The message it sends out is that the State will use all its considerable resources to intimidate anyone who comes looking for compensation and will relentlessly pursue those who take the risk of suing it in the courts.

Then along comes Molloy and the State is transmogrified from Clint Eastwood to Lady Bountiful. If ever there was a case for saying “so sue me”, it was Molloy’s. He presided over a period in which Fás executives used public money with exuberant indifference and in the process devalued the whole idea of public service.

Molloy should have been sacked and should have counted himself fortunate to be able to leave with his already generous entitlements intact.

Instead, he was rewarded with a pension worth €111,000 a year, a tax-free lump sum of €333,732, and a taxable ex-gratia payment of €111,243.

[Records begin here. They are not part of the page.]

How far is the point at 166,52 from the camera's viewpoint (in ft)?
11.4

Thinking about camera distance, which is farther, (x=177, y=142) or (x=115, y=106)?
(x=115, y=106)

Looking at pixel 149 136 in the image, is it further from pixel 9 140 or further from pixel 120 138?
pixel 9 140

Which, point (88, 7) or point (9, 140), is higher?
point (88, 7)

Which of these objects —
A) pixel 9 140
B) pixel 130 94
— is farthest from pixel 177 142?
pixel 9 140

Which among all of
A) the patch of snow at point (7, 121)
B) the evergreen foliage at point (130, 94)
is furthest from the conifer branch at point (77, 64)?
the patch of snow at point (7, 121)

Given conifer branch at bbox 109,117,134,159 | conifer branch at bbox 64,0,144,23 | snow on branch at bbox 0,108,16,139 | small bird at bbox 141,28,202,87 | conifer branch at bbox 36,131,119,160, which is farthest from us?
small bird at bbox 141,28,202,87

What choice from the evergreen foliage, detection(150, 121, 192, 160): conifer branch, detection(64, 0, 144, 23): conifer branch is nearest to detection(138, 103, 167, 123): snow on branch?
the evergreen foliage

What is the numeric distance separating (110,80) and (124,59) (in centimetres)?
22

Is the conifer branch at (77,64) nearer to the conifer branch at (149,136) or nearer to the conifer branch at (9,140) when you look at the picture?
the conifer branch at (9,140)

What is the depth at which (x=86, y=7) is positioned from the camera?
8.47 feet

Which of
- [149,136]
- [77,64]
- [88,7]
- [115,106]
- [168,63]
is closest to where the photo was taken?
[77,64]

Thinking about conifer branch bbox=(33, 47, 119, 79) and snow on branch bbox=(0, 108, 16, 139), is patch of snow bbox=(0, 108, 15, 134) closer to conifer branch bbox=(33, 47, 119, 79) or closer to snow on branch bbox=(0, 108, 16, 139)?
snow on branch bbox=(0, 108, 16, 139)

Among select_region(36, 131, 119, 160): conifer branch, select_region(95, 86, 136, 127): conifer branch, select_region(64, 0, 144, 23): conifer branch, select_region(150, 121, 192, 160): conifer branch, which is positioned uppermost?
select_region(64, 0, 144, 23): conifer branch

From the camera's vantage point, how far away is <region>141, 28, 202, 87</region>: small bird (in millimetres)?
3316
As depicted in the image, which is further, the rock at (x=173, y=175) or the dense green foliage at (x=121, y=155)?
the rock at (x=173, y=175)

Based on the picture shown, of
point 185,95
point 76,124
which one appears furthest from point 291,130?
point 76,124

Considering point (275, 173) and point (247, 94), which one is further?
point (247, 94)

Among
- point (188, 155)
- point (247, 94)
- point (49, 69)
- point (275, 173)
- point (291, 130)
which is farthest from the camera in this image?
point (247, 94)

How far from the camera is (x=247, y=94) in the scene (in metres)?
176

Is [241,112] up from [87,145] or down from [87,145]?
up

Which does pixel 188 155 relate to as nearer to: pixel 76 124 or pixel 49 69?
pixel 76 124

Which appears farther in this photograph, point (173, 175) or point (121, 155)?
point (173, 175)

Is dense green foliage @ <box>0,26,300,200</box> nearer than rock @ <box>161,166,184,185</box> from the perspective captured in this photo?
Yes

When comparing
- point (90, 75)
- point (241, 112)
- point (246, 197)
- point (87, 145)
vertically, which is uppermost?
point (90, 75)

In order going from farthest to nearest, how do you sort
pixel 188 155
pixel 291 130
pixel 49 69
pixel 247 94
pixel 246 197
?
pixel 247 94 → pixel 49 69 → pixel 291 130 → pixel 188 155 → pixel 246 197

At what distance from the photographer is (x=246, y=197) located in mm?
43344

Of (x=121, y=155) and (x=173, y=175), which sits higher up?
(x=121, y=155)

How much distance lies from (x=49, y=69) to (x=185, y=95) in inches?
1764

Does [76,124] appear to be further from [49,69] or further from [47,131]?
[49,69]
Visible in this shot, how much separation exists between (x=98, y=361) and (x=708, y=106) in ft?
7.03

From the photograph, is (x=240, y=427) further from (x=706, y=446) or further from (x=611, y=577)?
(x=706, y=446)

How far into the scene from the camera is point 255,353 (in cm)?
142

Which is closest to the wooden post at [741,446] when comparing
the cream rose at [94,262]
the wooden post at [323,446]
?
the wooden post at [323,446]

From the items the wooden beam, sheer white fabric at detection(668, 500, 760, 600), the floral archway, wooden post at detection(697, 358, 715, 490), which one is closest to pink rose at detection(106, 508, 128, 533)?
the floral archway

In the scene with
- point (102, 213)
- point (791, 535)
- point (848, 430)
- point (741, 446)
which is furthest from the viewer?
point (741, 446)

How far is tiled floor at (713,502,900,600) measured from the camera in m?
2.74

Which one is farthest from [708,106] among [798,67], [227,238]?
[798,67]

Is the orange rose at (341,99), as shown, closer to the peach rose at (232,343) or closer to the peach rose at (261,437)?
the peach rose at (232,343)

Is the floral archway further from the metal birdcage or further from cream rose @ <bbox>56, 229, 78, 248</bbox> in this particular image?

We were initially told that the decision to top up his pension package to €1 million was taken because he had threatened legal action. But, as the Taoiseach confirmed yesterday, this was not so. Molloy did not even have to threaten legal action to get his way. The State gave him a large wodge of public money just on the off-chance that he might sue.

As compensation for having to retire a few years early because he had failed to do his job properly, Molloy got a million euro. As compensation for being kidnapped and enslaved, the Magdalen women will get nothing.

Can the Government that squares up to the Magdalens, denies their suffering by calling them “employees” and effectively announces its willingness to see them in court, be the same timid creature that was so terrified of Molloy?

The answer of course is that it is not the same. There are two Governments, two States. There is one, stern-faced and implacable, for those to whom harm is done. And there is another, gentle and accommodating, for those who are powerful enough to do harm.

We don’t actually believe this, of course. It is far too outrageous to be true.